In their verbal dimension, Moses and Kitch employ a familiar urban patois: profane bluster, braggadocio, and goofy riffs heavily salted with the n-word, their thoughts ping-ponging from a yearning to “pass over” into the promised land (meaning variously wealth or death) and psyching each other up for another day of stasis and dread. They quibble; they quarrel. Are they “fixta git up off dis block for real?” Kitch asks. “Not fixta,” Moses snaps. “We iz.” So much history and suffering in that gap between fixta and iz

As in Godot, the emphasis is not action, but reaction, repetition, frustration. What is it that holds these men back from rising “to my full potential,” as they mockingly put it? Poverty, racist cops, shaky faith, murdered friends, universal human frailty? Nwandu tests each element in her tightly strung, bounce-room volleys of dialogue, even as she tightens the figurative rope around Moses and Kitch’s necks.

Jon Michael Hill in PASS OVER on Broadway Photo by Joan Marcus

Breaking up their cycles of chatter are provocative cameos from two white interlopers: Mister, a young man carrying a picnic basket in search — Red Riding Hoodishly — of his mother’s house, and Ossifer, a sadistic beat cop who takes special pleasure in frisking the “boys.” Both are played splendidly by the rawboned, hawk-faced Gabriel Ebert, doing double duty as the quintessence of caucasity.
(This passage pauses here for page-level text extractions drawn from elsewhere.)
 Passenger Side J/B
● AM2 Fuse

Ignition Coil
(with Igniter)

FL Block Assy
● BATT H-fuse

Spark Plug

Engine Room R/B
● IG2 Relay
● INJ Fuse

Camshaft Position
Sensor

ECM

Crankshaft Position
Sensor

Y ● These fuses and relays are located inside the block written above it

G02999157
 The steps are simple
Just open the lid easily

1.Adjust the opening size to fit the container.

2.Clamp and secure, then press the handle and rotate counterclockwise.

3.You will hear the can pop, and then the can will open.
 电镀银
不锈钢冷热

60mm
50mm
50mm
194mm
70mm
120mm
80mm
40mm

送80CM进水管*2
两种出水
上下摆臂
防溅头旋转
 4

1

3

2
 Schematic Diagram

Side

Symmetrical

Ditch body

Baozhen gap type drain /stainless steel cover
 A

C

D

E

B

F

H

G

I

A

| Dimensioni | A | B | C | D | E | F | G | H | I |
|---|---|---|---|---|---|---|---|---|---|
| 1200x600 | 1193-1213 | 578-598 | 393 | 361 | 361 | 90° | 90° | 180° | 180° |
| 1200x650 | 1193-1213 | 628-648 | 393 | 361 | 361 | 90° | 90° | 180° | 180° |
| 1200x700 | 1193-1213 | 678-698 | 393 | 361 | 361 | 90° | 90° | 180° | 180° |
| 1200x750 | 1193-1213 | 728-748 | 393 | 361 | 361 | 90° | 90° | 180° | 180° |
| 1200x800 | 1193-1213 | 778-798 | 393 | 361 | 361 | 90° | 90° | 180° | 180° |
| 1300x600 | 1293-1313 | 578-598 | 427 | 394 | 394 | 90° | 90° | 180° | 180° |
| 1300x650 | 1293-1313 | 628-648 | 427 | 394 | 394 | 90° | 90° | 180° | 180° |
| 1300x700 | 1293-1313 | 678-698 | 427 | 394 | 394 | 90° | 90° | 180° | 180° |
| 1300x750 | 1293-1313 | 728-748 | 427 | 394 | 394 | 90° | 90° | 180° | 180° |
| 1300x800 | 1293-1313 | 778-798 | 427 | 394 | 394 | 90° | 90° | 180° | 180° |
Mister is excessively formal and politely, inviting Moses and Kitch to sup from his basket’s bottomless store; Ossifer is casually contemptuous, having established a creepy familiarity with the people he both protects and terrorizes. 

When playwrights address heavy social issues, they tend to reach for gritty realism, broadcasting gravitas: from Arthur Miller to Lynn Nottage, naturalism has been the default mode to get the message to the choir. What makes Pass Over liberatingly unstable is the utter freedom with which Nwandu navigates moral and aesthetic categories, gliding from urban comedy to horror movie and finally (no spoilers) to a transcendent, Edenic release from reality. 
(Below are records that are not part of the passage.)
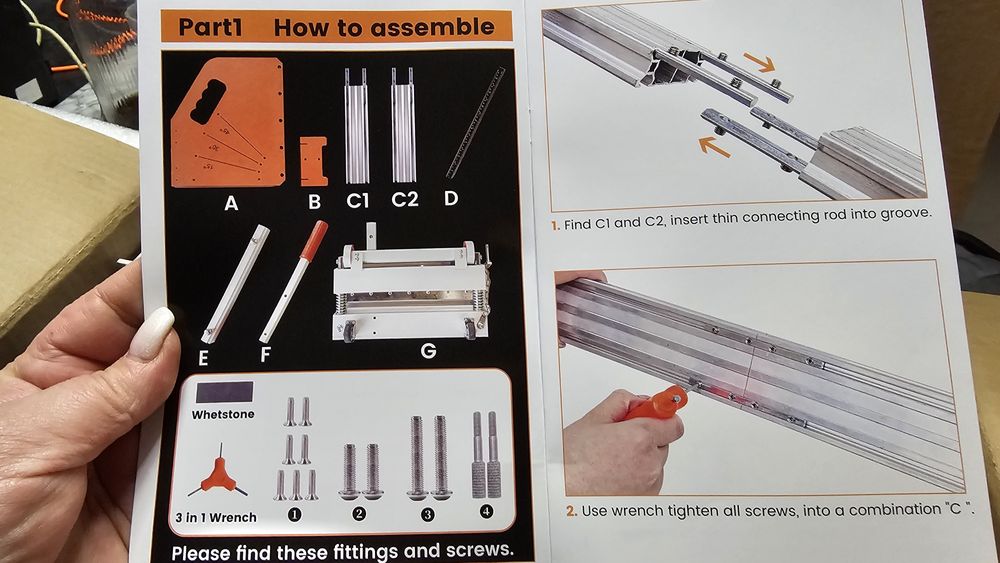 Part1 How to assemble

A B C1 C2 D

E F G

Whetstone

3 in 1 Wrench ❶ ❷ ❸ ❹

Please find these fittings and screws.

1. Find C1 and C2, insert thin connecting rod into groove.

2. Use wrench tighten all screws, into a combination "C ".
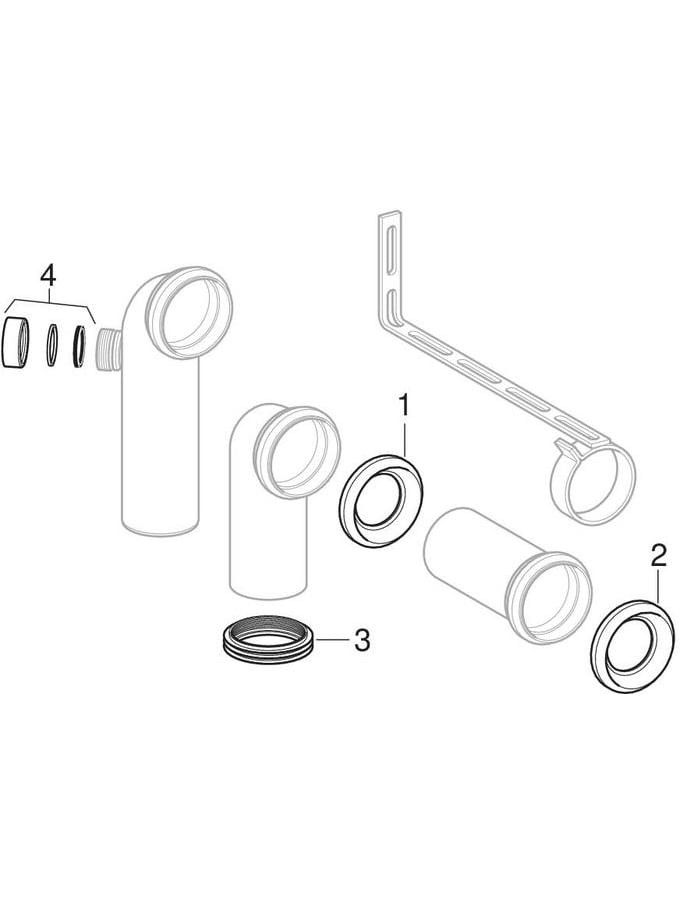 4
1
2
3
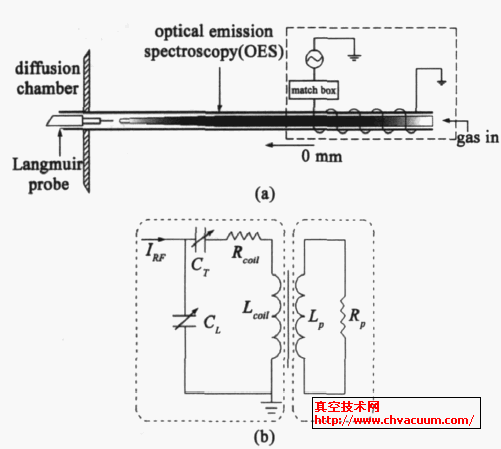 optical emission spectroscopy(OES)

diffusion chamber

match box

gas in

0 mm

Langmuir probe

(a)

$I_{RF}$

$C_T$

$R_{coil}$

$C_L$

$L_{coil}$

$L_p$

$R_p$

真空技术网
http://www.chvacuum.com/

(b)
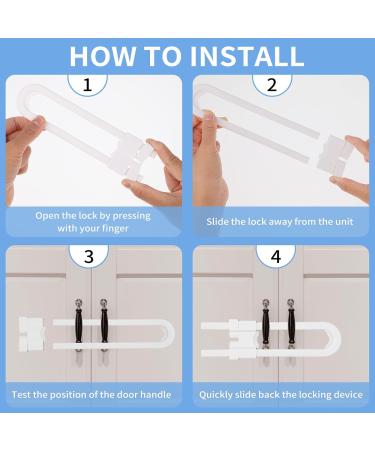 HOW TO INSTALL

1

Open the lock by pressing with your finger

2

Slide the lock away from the unit

3

Test the position of the door handle

4

Quickly slide back the locking device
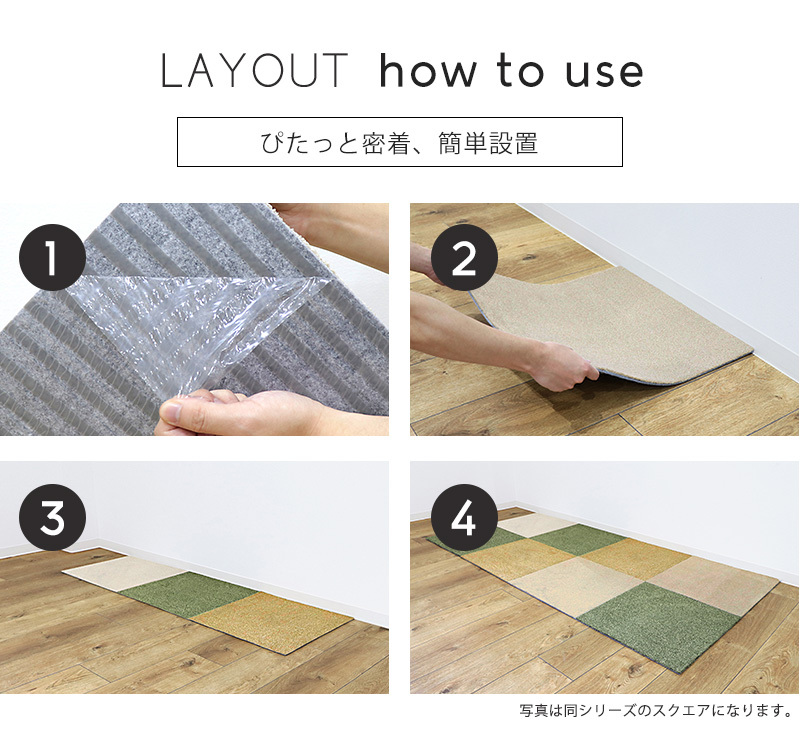 LAYOUT how to use

ぴたっと密着、簡単設置

1

2

3

4

写真は同シリーズのスクエアになります。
At every design and performance level, Danya Taymor’s glossy production is superbly realized and executed. Hill and Smallwood — the former as angsty alpha the latter as frisky beta — make a fluid, endlessly engaging duo, their virtuosic physical and vocal flourishes choreographed down to the minutest fist dap. Tonal changes from earlier versions are marked improvements. In the Chicago and Off Broadway iterations, dialogue was brutally interrupted by the crackle of gunfire, causing our heroes to hit the ground. Here, sound designer Justin Ellington’s woofers release a low, insinuating hum that makes Moses and Kitch freeze in their tracks. Abstracting the threat of violence cranks up menace to an unbearable degree. 

If Pass Over were merely a rage-signaling Black allegory, a modern-day anti-lynching fable that hoisted dramaturgical placards with the requisite acronyms—BLM, ACAB, et cetera—it would still be worth seeing on Broadway. But Nwandu and Taymor orchestrate a bigger, bolder finish. With a massive assist from Chin’s set, they end on a spectacular, surreal note of redemption, a plea for utopian empathy. Rather than wallow in tragic futility, Nwandu breaks the circle. The world we return to may not be the promised land, but it can be better. What are we waiting for?